The Beatles Box Set, The Beatles In Mono, 2009



This one has been a long time in the making. I decided that I should review the newly mastered Beatles catalog and evaluate them for myself. I’ve been listening to the new Beatles remasters in both stereo and mono, and comparing to earlier CDs as well as vinyl copies. This has been happening on and off since late November, and I’m now ready to draw some conclusions. Well, sort of conclusions, anyway.

For those of you who don’t appreciate the weird permutations that are the Beatles catalog, a brief review. In the 1960s the original Beatles LPs and singles were released in the UK by Parlophone. The same music in different packaging configurations was released in the US by Capitol (VeeJay released the first Beatles singles and LP in the US, but Capitol got the distribution deal rather quickly, and reissued all of the VeeJay material later). The Beatles LPs in the US and the UK were quite different all the way until Sgt. Pepper’s Lonely Hearts Club Band, the first LP to be released with the exact same songs and running order in the US and UK. In 1987 when the Beatles catalog was at last released on CD, the UK LPs were released on CD worldwide. Also in 1987, the two-CD Past Masters sets were established, which collected singles and EP tracks that never made it to a UK LP. Many of the Past Masters tracks had been LP tracks in the US. Since 1987 the entire “official” catalog consisted of 16 CDs, the 13 original UK LPs (with the White Album on 2 CDs), and the 2 Past Masters CDs. Since 1987, quite a bit of “new” and recycled material has been released, including the three 2-CD Anthology sets of outtakes, demos and alternates, the Live At The BBC 2-CD set, and the recent (2004) release of the Capitol Albums Vol. 1 and 2, two 4-CD sets that present the pre-Sgt. Pepper material as it was packaged in the US, with each LP in both stereo and mono versions.

▶ [Directions]
• 1. In the Beatles catalog history, what purpose did the two-CD Past Masters sets established in 1987 serve?
• 2. Carry the Beatles catalog review forward from its last sentence.

▶ [Data excerpts]
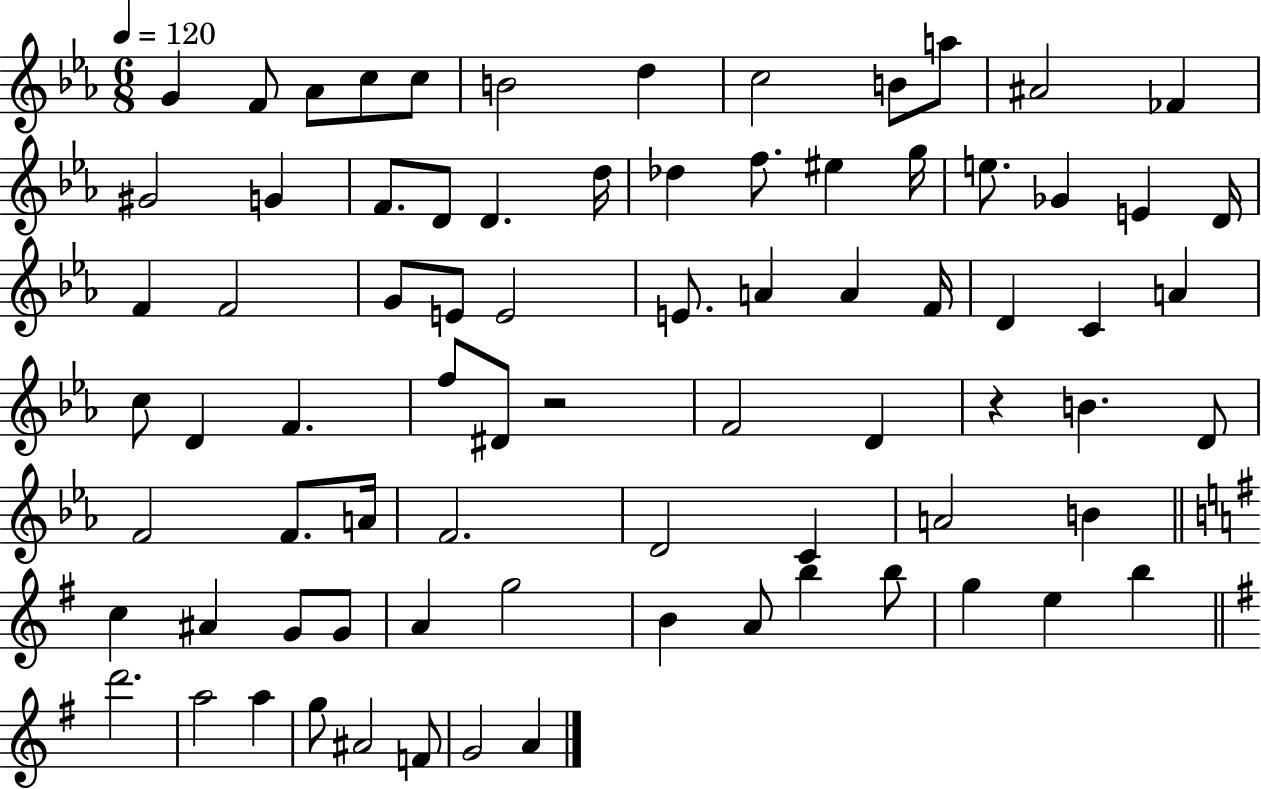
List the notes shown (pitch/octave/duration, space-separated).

G4/q F4/e Ab4/e C5/e C5/e B4/h D5/q C5/h B4/e A5/e A#4/h FES4/q G#4/h G4/q F4/e. D4/e D4/q. D5/s Db5/q F5/e. EIS5/q G5/s E5/e. Gb4/q E4/q D4/s F4/q F4/h G4/e E4/e E4/h E4/e. A4/q A4/q F4/s D4/q C4/q A4/q C5/e D4/q F4/q. F5/e D#4/e R/h F4/h D4/q R/q B4/q. D4/e F4/h F4/e. A4/s F4/h. D4/h C4/q A4/h B4/q C5/q A#4/q G4/e G4/e A4/q G5/h B4/q A4/e B5/q B5/e G5/q E5/q B5/q D6/h. A5/h A5/q G5/e A#4/h F4/e G4/h A4/q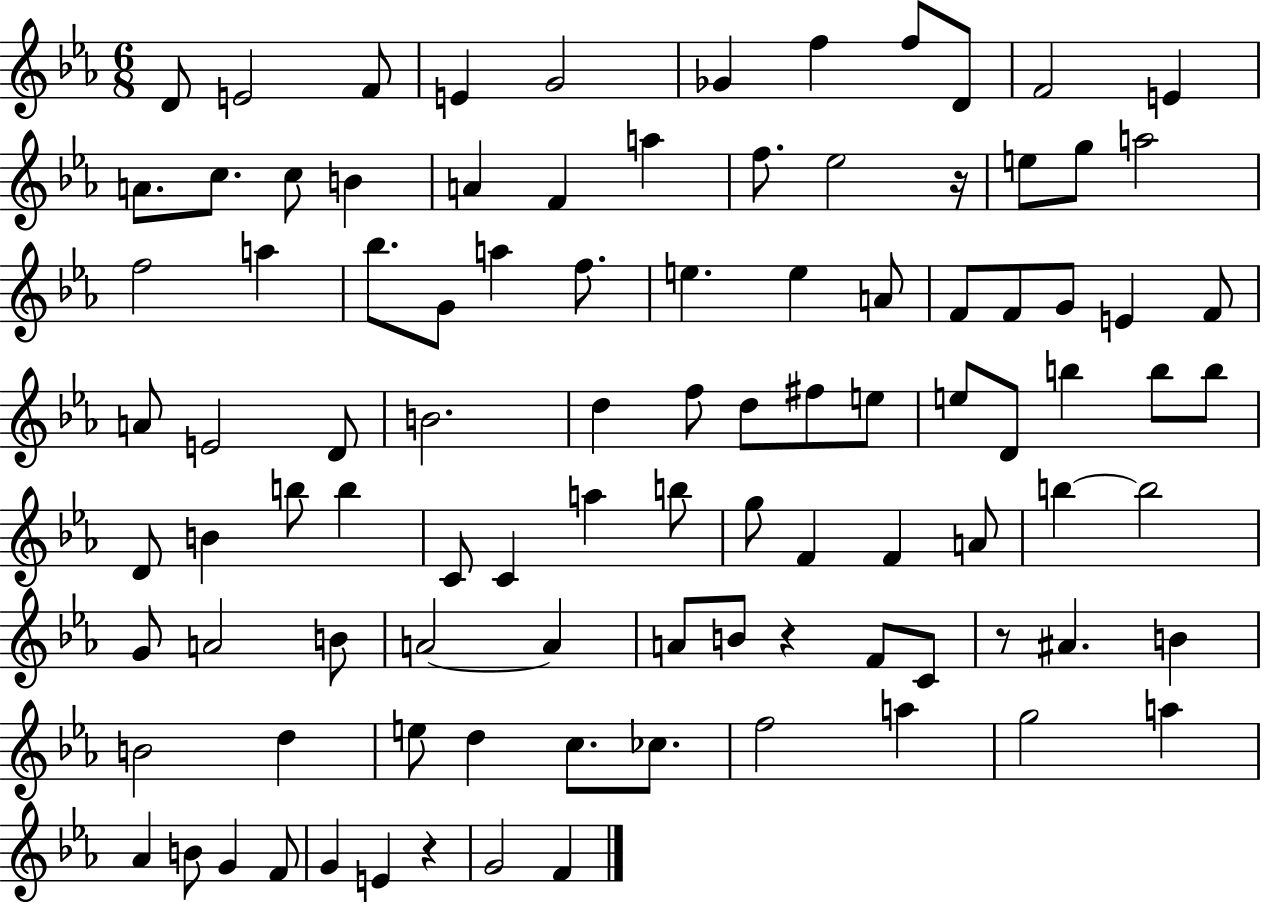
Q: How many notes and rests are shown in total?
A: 98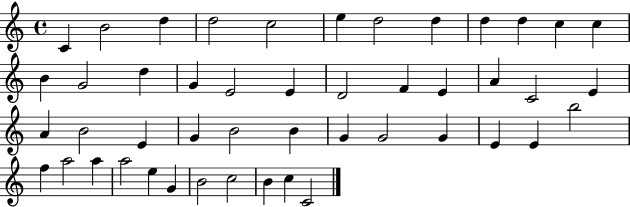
C4/q B4/h D5/q D5/h C5/h E5/q D5/h D5/q D5/q D5/q C5/q C5/q B4/q G4/h D5/q G4/q E4/h E4/q D4/h F4/q E4/q A4/q C4/h E4/q A4/q B4/h E4/q G4/q B4/h B4/q G4/q G4/h G4/q E4/q E4/q B5/h F5/q A5/h A5/q A5/h E5/q G4/q B4/h C5/h B4/q C5/q C4/h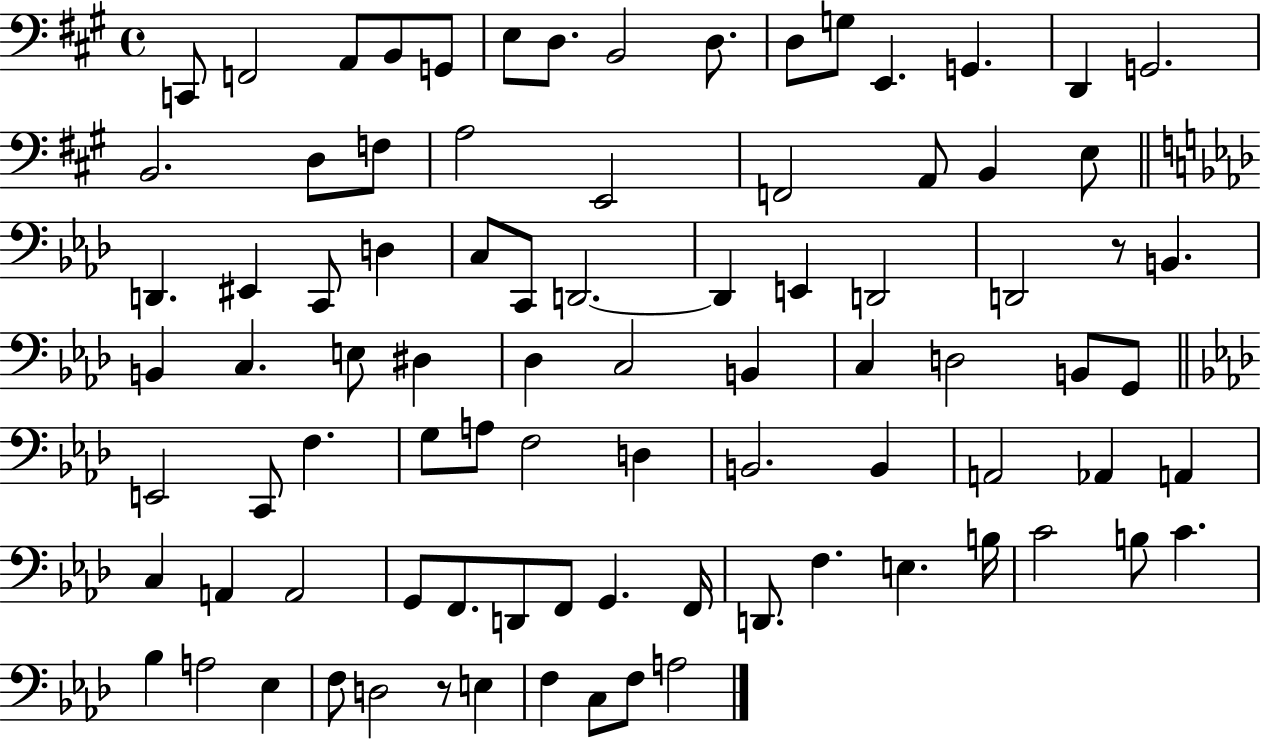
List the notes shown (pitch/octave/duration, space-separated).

C2/e F2/h A2/e B2/e G2/e E3/e D3/e. B2/h D3/e. D3/e G3/e E2/q. G2/q. D2/q G2/h. B2/h. D3/e F3/e A3/h E2/h F2/h A2/e B2/q E3/e D2/q. EIS2/q C2/e D3/q C3/e C2/e D2/h. D2/q E2/q D2/h D2/h R/e B2/q. B2/q C3/q. E3/e D#3/q Db3/q C3/h B2/q C3/q D3/h B2/e G2/e E2/h C2/e F3/q. G3/e A3/e F3/h D3/q B2/h. B2/q A2/h Ab2/q A2/q C3/q A2/q A2/h G2/e F2/e. D2/e F2/e G2/q. F2/s D2/e. F3/q. E3/q. B3/s C4/h B3/e C4/q. Bb3/q A3/h Eb3/q F3/e D3/h R/e E3/q F3/q C3/e F3/e A3/h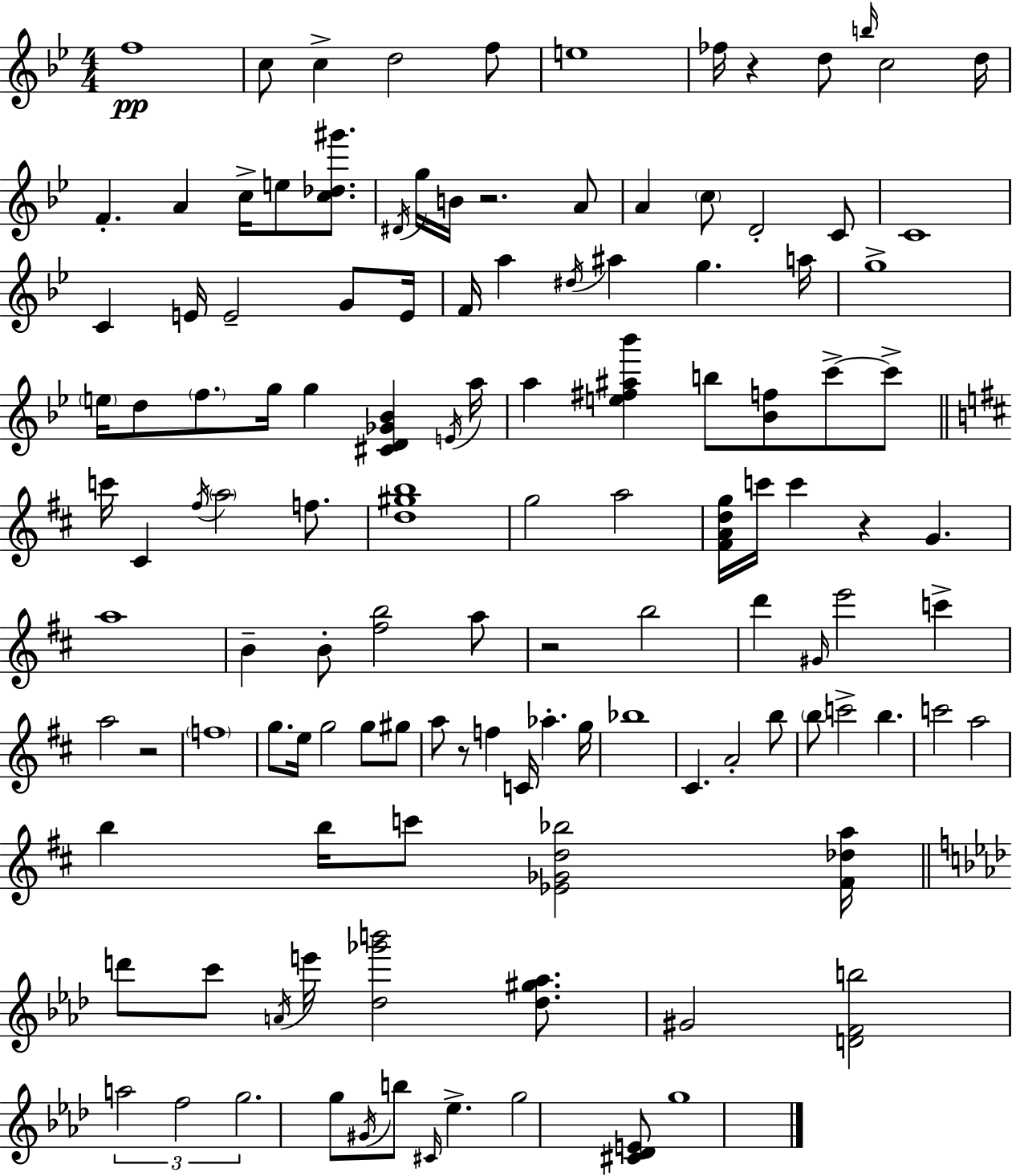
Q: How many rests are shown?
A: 6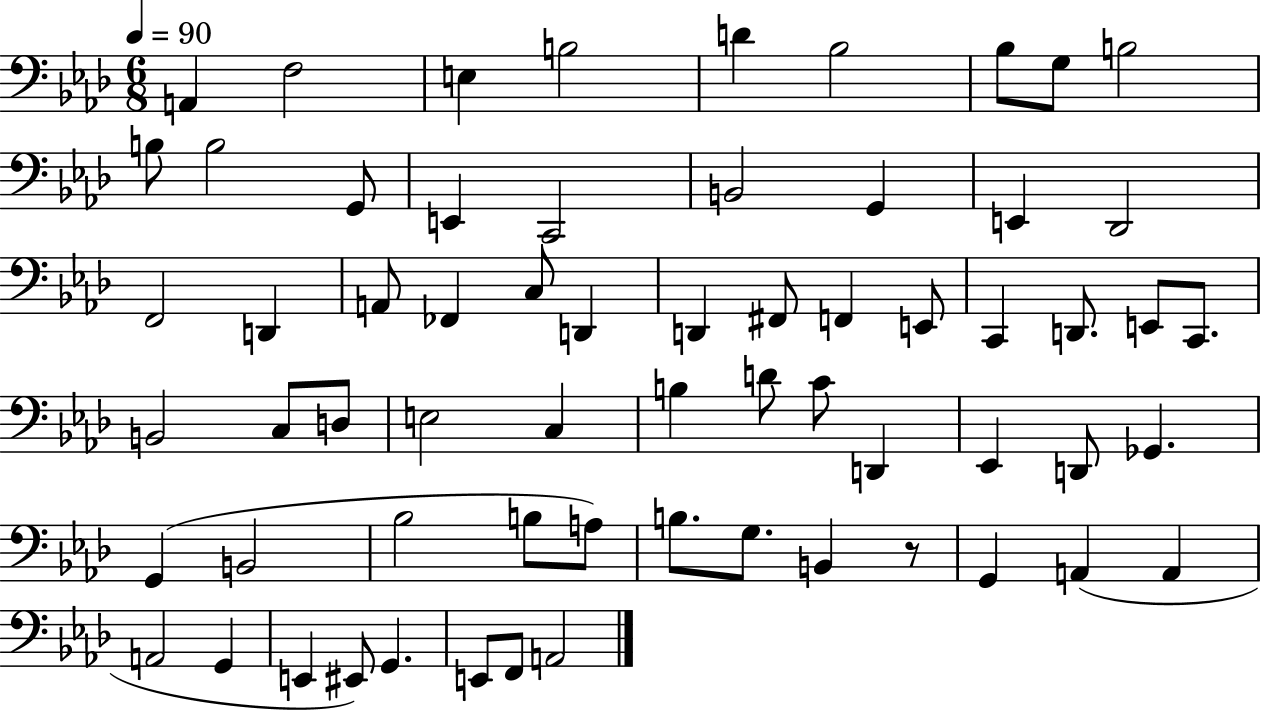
{
  \clef bass
  \numericTimeSignature
  \time 6/8
  \key aes \major
  \tempo 4 = 90
  a,4 f2 | e4 b2 | d'4 bes2 | bes8 g8 b2 | \break b8 b2 g,8 | e,4 c,2 | b,2 g,4 | e,4 des,2 | \break f,2 d,4 | a,8 fes,4 c8 d,4 | d,4 fis,8 f,4 e,8 | c,4 d,8. e,8 c,8. | \break b,2 c8 d8 | e2 c4 | b4 d'8 c'8 d,4 | ees,4 d,8 ges,4. | \break g,4( b,2 | bes2 b8 a8) | b8. g8. b,4 r8 | g,4 a,4( a,4 | \break a,2 g,4 | e,4 eis,8) g,4. | e,8 f,8 a,2 | \bar "|."
}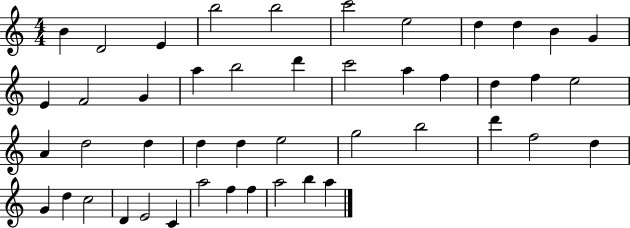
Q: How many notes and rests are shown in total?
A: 46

▶ [Per-task outputs]
• 1. They collected the singles and EP tracks that had never made it onto a UK LP. Because the 1987 CD releases followed the original UK albums, those tracks needed their own home in the official catalog.

• 2.
And now for the 2009 CDs. All of the original material from the 1987 CDs that was included in the 1987 Box Set is here in the new Box Set, in newly remastered stereo using the original master tapes as a guide. There are mini-documentaries on each disc that tell about the recordings and include Sir George Martin’s own personal recollections. There are nice sleeves and both original liner notes and newly written recording notes, again with Sir Martin’s input. Just to confuse things, there is also a Beatles In Mono box set that collects all of the LPs that were originally mixed for mono (you don’t get Abbey Road or Let It Be, which were only ever mixed in stereo). You get mono mixes of Sgt. Pepper and the White Album that you’ve probably never heard. Finally, in 1987 George Martin remastered Rubber Soul and Help! because he didn’t like the original 1965 job. The 1987 mixes are presented on the stereo box, but the mono box includes both the mono mixes and the original 1965 stereo mixes of Help! and Rubber Soul.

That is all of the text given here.